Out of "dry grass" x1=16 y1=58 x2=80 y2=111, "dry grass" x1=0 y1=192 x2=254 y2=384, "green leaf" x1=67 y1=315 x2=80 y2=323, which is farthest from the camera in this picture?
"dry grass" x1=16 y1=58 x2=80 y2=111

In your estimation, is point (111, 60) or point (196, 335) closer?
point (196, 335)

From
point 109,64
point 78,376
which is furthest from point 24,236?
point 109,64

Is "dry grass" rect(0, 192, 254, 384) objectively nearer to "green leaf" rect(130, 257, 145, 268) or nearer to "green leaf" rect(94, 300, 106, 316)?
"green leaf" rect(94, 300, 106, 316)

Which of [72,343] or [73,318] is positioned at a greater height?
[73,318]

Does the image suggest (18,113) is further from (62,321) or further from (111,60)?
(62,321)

+-------+

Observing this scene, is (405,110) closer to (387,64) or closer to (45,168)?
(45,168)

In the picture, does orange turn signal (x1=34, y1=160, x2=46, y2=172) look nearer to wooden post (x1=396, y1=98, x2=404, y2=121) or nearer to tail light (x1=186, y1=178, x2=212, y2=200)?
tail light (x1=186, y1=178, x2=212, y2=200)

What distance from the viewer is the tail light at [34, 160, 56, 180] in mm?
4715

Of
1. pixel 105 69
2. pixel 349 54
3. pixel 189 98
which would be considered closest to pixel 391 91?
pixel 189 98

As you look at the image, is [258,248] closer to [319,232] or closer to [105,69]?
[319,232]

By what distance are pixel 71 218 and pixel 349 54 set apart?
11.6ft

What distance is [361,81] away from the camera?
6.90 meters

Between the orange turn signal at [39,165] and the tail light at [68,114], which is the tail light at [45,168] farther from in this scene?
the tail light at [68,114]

+-------+

TASK TO CARRY OUT: Gather every line of the entries above that contains the word "camera", copying each line in full and matching the word's capitalization.

REPLY TO THE EXERCISE:
Out of "dry grass" x1=16 y1=58 x2=80 y2=111, "dry grass" x1=0 y1=192 x2=254 y2=384, "green leaf" x1=67 y1=315 x2=80 y2=323, which is farthest from the camera in this picture?
What distance is [361,81] away from the camera?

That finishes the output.